*** Block opens ***

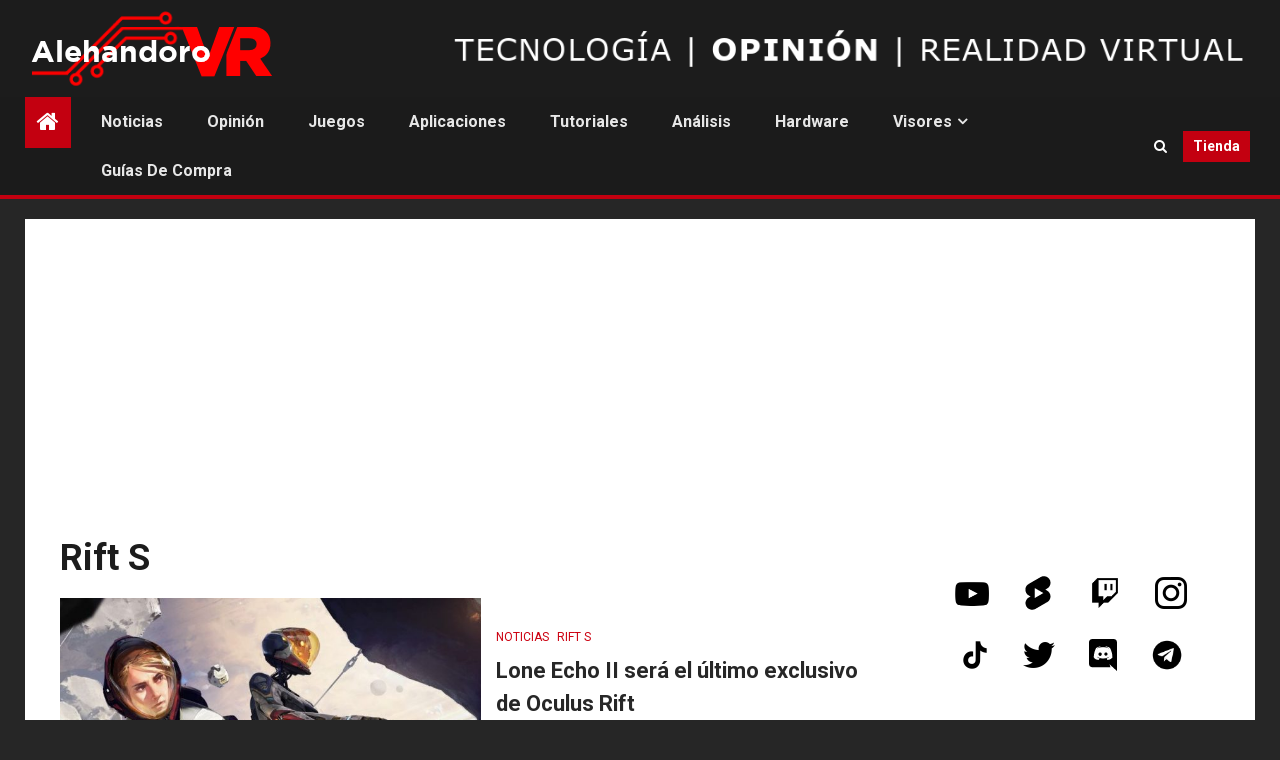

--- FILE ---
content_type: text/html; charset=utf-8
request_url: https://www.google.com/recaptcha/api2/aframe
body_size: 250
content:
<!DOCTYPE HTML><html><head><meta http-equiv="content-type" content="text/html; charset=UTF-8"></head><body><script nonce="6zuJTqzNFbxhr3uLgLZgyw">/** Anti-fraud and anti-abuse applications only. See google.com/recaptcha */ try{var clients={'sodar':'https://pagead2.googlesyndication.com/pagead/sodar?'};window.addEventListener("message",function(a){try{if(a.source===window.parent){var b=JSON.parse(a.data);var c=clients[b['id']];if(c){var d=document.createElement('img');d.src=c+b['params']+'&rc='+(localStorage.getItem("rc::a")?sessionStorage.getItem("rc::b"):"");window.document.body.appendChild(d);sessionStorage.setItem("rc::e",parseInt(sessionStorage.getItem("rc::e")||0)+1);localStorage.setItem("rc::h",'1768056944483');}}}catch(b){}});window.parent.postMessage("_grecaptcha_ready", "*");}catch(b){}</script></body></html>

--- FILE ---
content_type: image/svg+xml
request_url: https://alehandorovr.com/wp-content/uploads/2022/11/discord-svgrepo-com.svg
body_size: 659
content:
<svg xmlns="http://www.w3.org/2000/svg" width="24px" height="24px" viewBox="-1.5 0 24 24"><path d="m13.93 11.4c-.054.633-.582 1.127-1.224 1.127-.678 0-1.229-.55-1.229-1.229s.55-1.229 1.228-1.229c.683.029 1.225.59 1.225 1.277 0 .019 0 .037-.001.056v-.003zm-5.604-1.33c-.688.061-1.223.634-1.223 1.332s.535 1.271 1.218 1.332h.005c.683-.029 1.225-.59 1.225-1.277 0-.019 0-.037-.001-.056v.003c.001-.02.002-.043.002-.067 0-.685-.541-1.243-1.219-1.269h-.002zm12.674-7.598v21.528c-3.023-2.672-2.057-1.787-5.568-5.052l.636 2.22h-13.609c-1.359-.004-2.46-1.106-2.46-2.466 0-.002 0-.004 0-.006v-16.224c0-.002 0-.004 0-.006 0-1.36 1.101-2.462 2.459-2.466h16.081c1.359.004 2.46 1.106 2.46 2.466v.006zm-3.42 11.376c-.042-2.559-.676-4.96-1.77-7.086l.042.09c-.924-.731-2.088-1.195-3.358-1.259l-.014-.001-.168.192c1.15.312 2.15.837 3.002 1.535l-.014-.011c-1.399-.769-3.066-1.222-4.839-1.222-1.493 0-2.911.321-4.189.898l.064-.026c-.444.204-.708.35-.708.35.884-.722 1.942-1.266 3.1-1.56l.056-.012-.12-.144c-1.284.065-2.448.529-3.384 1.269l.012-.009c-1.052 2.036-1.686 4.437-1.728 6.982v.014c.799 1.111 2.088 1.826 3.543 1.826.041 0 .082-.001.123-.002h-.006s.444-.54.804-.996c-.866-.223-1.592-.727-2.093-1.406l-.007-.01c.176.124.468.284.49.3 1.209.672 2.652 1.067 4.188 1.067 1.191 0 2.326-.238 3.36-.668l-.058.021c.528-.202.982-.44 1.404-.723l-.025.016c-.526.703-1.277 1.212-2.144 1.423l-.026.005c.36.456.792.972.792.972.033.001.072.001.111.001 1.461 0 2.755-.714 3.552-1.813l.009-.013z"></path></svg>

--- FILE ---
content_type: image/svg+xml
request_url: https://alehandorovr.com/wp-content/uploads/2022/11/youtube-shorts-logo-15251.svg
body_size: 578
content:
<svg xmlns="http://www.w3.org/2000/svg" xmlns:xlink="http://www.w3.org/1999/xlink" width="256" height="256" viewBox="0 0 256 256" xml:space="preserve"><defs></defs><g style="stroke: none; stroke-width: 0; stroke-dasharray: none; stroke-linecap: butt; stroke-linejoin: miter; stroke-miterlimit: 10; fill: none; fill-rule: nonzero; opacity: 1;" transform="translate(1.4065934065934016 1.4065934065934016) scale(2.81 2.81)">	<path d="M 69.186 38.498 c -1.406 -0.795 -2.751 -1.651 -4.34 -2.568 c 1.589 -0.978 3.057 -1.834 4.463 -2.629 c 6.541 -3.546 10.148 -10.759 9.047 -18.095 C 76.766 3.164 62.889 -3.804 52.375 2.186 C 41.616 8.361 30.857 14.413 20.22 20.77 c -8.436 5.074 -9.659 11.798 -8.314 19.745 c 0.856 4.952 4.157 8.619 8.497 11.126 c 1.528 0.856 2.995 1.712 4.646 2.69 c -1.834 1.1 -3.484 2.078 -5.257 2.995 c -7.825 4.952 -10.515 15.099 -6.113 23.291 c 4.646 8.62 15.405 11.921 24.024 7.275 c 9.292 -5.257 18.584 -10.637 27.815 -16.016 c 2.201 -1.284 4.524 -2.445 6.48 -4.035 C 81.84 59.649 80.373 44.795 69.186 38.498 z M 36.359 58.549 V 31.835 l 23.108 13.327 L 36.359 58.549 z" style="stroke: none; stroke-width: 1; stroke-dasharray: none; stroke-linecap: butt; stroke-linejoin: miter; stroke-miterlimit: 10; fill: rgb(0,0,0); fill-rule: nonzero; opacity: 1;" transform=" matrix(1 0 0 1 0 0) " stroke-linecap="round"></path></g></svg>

*** Block closes ***

TASK DIRECTIONS - Go through the entries and retype them exactly, except for the images.

TASK RESULT -
--- FILE ---
content_type: text/html; charset=utf-8
request_url: https://www.google.com/recaptcha/api2/aframe
body_size: 250
content:
<!DOCTYPE HTML><html><head><meta http-equiv="content-type" content="text/html; charset=UTF-8"></head><body><script nonce="6zuJTqzNFbxhr3uLgLZgyw">/** Anti-fraud and anti-abuse applications only. See google.com/recaptcha */ try{var clients={'sodar':'https://pagead2.googlesyndication.com/pagead/sodar?'};window.addEventListener("message",function(a){try{if(a.source===window.parent){var b=JSON.parse(a.data);var c=clients[b['id']];if(c){var d=document.createElement('img');d.src=c+b['params']+'&rc='+(localStorage.getItem("rc::a")?sessionStorage.getItem("rc::b"):"");window.document.body.appendChild(d);sessionStorage.setItem("rc::e",parseInt(sessionStorage.getItem("rc::e")||0)+1);localStorage.setItem("rc::h",'1768056944483');}}}catch(b){}});window.parent.postMessage("_grecaptcha_ready", "*");}catch(b){}</script></body></html>

--- FILE ---
content_type: image/svg+xml
request_url: https://alehandorovr.com/wp-content/uploads/2022/11/discord-svgrepo-com.svg
body_size: 659
content:
<svg xmlns="http://www.w3.org/2000/svg" width="24px" height="24px" viewBox="-1.5 0 24 24"><path d="m13.93 11.4c-.054.633-.582 1.127-1.224 1.127-.678 0-1.229-.55-1.229-1.229s.55-1.229 1.228-1.229c.683.029 1.225.59 1.225 1.277 0 .019 0 .037-.001.056v-.003zm-5.604-1.33c-.688.061-1.223.634-1.223 1.332s.535 1.271 1.218 1.332h.005c.683-.029 1.225-.59 1.225-1.277 0-.019 0-.037-.001-.056v.003c.001-.02.002-.043.002-.067 0-.685-.541-1.243-1.219-1.269h-.002zm12.674-7.598v21.528c-3.023-2.672-2.057-1.787-5.568-5.052l.636 2.22h-13.609c-1.359-.004-2.46-1.106-2.46-2.466 0-.002 0-.004 0-.006v-16.224c0-.002 0-.004 0-.006 0-1.36 1.101-2.462 2.459-2.466h16.081c1.359.004 2.46 1.106 2.46 2.466v.006zm-3.42 11.376c-.042-2.559-.676-4.96-1.77-7.086l.042.09c-.924-.731-2.088-1.195-3.358-1.259l-.014-.001-.168.192c1.15.312 2.15.837 3.002 1.535l-.014-.011c-1.399-.769-3.066-1.222-4.839-1.222-1.493 0-2.911.321-4.189.898l.064-.026c-.444.204-.708.35-.708.35.884-.722 1.942-1.266 3.1-1.56l.056-.012-.12-.144c-1.284.065-2.448.529-3.384 1.269l.012-.009c-1.052 2.036-1.686 4.437-1.728 6.982v.014c.799 1.111 2.088 1.826 3.543 1.826.041 0 .082-.001.123-.002h-.006s.444-.54.804-.996c-.866-.223-1.592-.727-2.093-1.406l-.007-.01c.176.124.468.284.49.3 1.209.672 2.652 1.067 4.188 1.067 1.191 0 2.326-.238 3.36-.668l-.058.021c.528-.202.982-.44 1.404-.723l-.025.016c-.526.703-1.277 1.212-2.144 1.423l-.026.005c.36.456.792.972.792.972.033.001.072.001.111.001 1.461 0 2.755-.714 3.552-1.813l.009-.013z"></path></svg>

--- FILE ---
content_type: image/svg+xml
request_url: https://alehandorovr.com/wp-content/uploads/2022/11/youtube-shorts-logo-15251.svg
body_size: 578
content:
<svg xmlns="http://www.w3.org/2000/svg" xmlns:xlink="http://www.w3.org/1999/xlink" width="256" height="256" viewBox="0 0 256 256" xml:space="preserve"><defs></defs><g style="stroke: none; stroke-width: 0; stroke-dasharray: none; stroke-linecap: butt; stroke-linejoin: miter; stroke-miterlimit: 10; fill: none; fill-rule: nonzero; opacity: 1;" transform="translate(1.4065934065934016 1.4065934065934016) scale(2.81 2.81)">	<path d="M 69.186 38.498 c -1.406 -0.795 -2.751 -1.651 -4.34 -2.568 c 1.589 -0.978 3.057 -1.834 4.463 -2.629 c 6.541 -3.546 10.148 -10.759 9.047 -18.095 C 76.766 3.164 62.889 -3.804 52.375 2.186 C 41.616 8.361 30.857 14.413 20.22 20.77 c -8.436 5.074 -9.659 11.798 -8.314 19.745 c 0.856 4.952 4.157 8.619 8.497 11.126 c 1.528 0.856 2.995 1.712 4.646 2.69 c -1.834 1.1 -3.484 2.078 -5.257 2.995 c -7.825 4.952 -10.515 15.099 -6.113 23.291 c 4.646 8.62 15.405 11.921 24.024 7.275 c 9.292 -5.257 18.584 -10.637 27.815 -16.016 c 2.201 -1.284 4.524 -2.445 6.48 -4.035 C 81.84 59.649 80.373 44.795 69.186 38.498 z M 36.359 58.549 V 31.835 l 23.108 13.327 L 36.359 58.549 z" style="stroke: none; stroke-width: 1; stroke-dasharray: none; stroke-linecap: butt; stroke-linejoin: miter; stroke-miterlimit: 10; fill: rgb(0,0,0); fill-rule: nonzero; opacity: 1;" transform=" matrix(1 0 0 1 0 0) " stroke-linecap="round"></path></g></svg>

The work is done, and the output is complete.